-- BEGIN Extracted text --

Under the LiDAR

New technology is taking cost, time and uncertainty out of highway design. For Virginians, this quiet revolution means less traffic disruption, lower costs and faster turn-around times on big projects.


By James A. Bacon


Last fall Fluor Transurban was negotiating a contract with the Virginia Department of Transportation (VDOT) to build or upgrade 29 miles of express lanes on Interstate 95 in Northern Virginia. It was critical to get a better handle on how much the roughly $1 billion project would cost. To help out, the consortium hired HNTB, a Kansas City-based engineering firm, and Dayton-based Woolpert, a geospatial firm, to conduct a preliminary design.

Normally, a job like this would require a sub-contractor to assign dozens of surveyors to develop a detailed topographical map of the route. The job would take months as survey teams worked down miles of highway, making tedious measurements every step of the way. Traffic would have to be diverted, and the safety of the surveyors would be an ever-present concern. Frequently, the engineers would have to dispatch surveyors back into the field to take more measurements, creating delays. It wasn’t a pretty process.

But Fluor Transurban got a much faster turn-around because HNTB and Woolpert embraced a fast-evolving technology known as LiDAR (Light Detection and Ranging). Invisible, pulsed laser beams emanating from rotating mirrors can acquire up to 1 million precise distance measurements per second of the roadway and surroundings. The resulting data, a “point cloud,” provides precise 3D digital images of the scene. Cameras mounted next to the LiDAR scanners acquire thousands of high-resolution 2D color images of the same terrain.

“LiDAR is faster and safer, and it’s better quality,” says Paul DiGiacobbe, director of strategic technology-incubation for HNTB. “We’re able to respond much more quickly. We’ve got our finger on the pulse much better than in the past.”

First and foremost the LiDAR revolution offers a productivity jump in surveying efficiency. But it also may help VDOT manage routine operations more effectively by making it easier to inventory road conditions. And in the long run, it could have a profound impact by supporting a strategic shift from conventional highway contracting methods to a design-build paradigm.

Traditionally, VDOT designed projects in-house and then put the jobs up for bid. Taking place in sequential steps, work took a long time and was subject to cost overruns. Under design-build, the contractor can perform design and construction work simultaneously, which cuts time and costs. The ability to compress construction schedules potentially could save Virginia taxpayers tens, even hundreds, of millions of dollars in the years ahead.

For Fluor Transurban, estimating the cost of the upgraded Interstate was a complex task. Plans call for reversible High Occupancy Toll (HOT) lanes running 29 miles along I-95 south of the Capital Beltway. Under a preliminary agreement negotiated with the commonwealth of Virginia, Fluor Transurban will convert existing High Occupancy Vehicle (HOV) lanes to HOT lanes, extend the express lanes down the Interstate median, widen some lanes and make a variety of other improvements.

-- END Extracted text --

Exercise instructions –
Carry on the article about LiDAR in highway design, starting after its last sentence. The lines that come next have no connection to the article on LiDAR.

-- BEGIN Raw records --

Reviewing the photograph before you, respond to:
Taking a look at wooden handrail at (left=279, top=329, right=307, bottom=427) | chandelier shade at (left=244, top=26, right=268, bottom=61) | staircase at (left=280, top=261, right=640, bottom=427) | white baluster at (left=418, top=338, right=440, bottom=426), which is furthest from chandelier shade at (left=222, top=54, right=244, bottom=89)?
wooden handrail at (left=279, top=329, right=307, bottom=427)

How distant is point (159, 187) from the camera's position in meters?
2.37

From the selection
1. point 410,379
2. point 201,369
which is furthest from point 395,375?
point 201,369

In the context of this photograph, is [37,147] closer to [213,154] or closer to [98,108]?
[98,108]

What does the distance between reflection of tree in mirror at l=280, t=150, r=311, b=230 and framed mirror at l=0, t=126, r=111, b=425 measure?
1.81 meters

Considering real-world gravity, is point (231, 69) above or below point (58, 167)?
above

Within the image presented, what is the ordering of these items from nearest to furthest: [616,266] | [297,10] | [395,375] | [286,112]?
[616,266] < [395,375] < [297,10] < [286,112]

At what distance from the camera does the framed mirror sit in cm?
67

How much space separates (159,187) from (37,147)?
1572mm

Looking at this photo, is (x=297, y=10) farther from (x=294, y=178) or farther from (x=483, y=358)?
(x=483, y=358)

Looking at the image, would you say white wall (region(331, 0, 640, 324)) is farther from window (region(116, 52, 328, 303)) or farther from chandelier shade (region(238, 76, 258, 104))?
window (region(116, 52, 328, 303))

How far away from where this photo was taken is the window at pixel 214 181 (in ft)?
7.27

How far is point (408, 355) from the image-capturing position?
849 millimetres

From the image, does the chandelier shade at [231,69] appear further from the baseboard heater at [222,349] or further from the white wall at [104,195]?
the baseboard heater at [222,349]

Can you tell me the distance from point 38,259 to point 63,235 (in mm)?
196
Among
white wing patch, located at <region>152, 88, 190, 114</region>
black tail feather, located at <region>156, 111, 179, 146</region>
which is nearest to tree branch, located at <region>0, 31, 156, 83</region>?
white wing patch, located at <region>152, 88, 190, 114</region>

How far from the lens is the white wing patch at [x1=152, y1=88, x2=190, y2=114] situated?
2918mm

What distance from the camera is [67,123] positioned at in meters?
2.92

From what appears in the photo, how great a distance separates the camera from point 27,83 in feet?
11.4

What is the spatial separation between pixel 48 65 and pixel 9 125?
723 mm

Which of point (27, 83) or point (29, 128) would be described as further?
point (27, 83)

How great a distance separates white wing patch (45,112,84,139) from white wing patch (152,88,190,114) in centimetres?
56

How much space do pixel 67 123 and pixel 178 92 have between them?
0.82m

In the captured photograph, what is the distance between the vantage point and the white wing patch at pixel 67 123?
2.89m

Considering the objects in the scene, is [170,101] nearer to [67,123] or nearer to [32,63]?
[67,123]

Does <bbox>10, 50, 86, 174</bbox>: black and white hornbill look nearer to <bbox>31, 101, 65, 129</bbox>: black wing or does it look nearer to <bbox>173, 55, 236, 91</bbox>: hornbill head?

-- END Raw records --

Result below –
Gathering the data was made significantly more efficient by the use of mobile data-collection techniques. The Woolpert team set up “tie points,” or registration points, at intervals along I-95 so the LiDAR data could be properly aligned. After that, a single van with an Optech LYNX Mobile Mapper mounted in the back bed drove up and down I-95 at highway speeds. The disruption to traffic was minimal. Surveyors minimized their exposure to speeding cars and trucks. Working within existing HOV lanes access patterns and other construction activities, Woolpert took only four days to finish.

Woolpert’s eight-person technical team used its TopoDOT™ software to extract critical information and develop 3D models for downstream engineering and design operations. TopoDOT™ is an application for MicroStation™ software, which is used by a majority of roadway design engineers.

Extracting 3D CAD models from LiDAR data in TopoDOT™

“TopoDOT™’s function is delivering value from LiDAR system data,” says Certainty 3D President Ted Knaak, whose company created the software. “The problem with point cloud and pictures is that there really isn’t much intelligence associated with the data. Think about a digital image. Step back and look at the entire image, and you know what is exactly in the picture. Look at just a few pixels up close and, absent the context of the entire picture, you don’t know what they are. TopoDOT™ thus provides the tools for the technician to recognize and extract the intelligent 3D CAD model from the data.”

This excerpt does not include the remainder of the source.